◆ **WRITTEN INSTRUCTION**: Transcribe each of the following items word for word, keeping every line and number unchanged.

◆ **EXTRACTED ENTRIES**:
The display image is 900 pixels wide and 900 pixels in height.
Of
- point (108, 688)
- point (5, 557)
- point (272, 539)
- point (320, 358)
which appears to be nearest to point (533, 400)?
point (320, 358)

◆ **CORRECT RESPONSE**:
The display image is 900 pixels wide and 900 pixels in height.
Of
- point (108, 688)
- point (5, 557)
- point (272, 539)
- point (320, 358)
which appears to be nearest to point (533, 400)?
point (320, 358)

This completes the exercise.